• **Requirement**
Look through the listing for the word "Design". Copy each line that has it.

• **Given records**

-- Opening Marker --

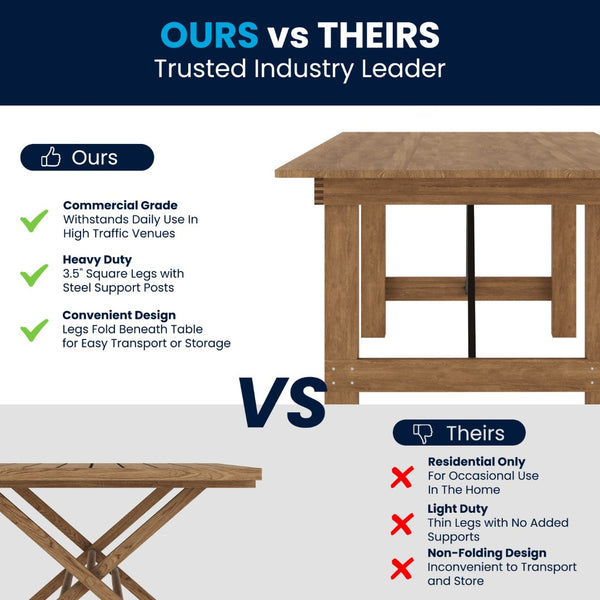 OURS vs THEIRS
Trusted Industry Leader

Ours

Commercial Grade
Withstands Daily Use In High Traffic Venues

Heavy Duty
3.5" Square Legs with Steel Support Posts

Convenient Design
Legs Fold Beneath Table for Easy Transport or Storage

VS

Theirs

Residential Only
For Occasional Use In The Home

Light Duty
Thin Legs with No Added Supports

Non-Folding Design
Inconvenient to Transport and Store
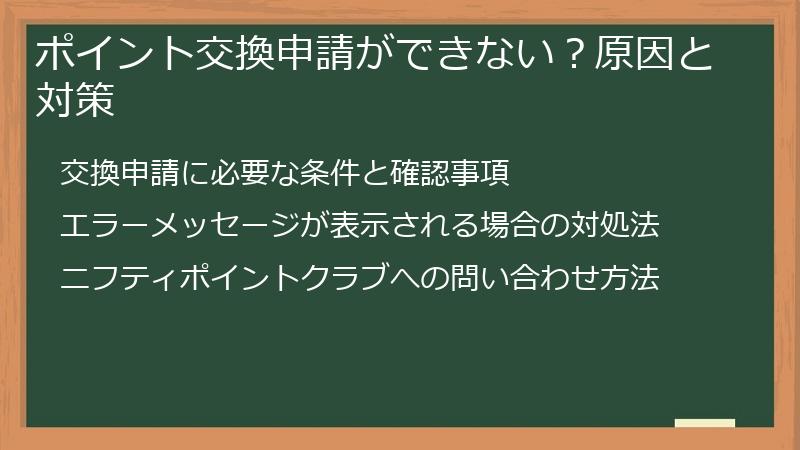 ポイント交換申請ができない？原因と対策

交換申請に必要な条件と確認事項

エラーメッセージが表示される場合の対処法

ニフティポイントクラブへの問い合わせ方法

-- Closing Marker --

• **Solution to this task**
Convenient Design
Non-Folding Design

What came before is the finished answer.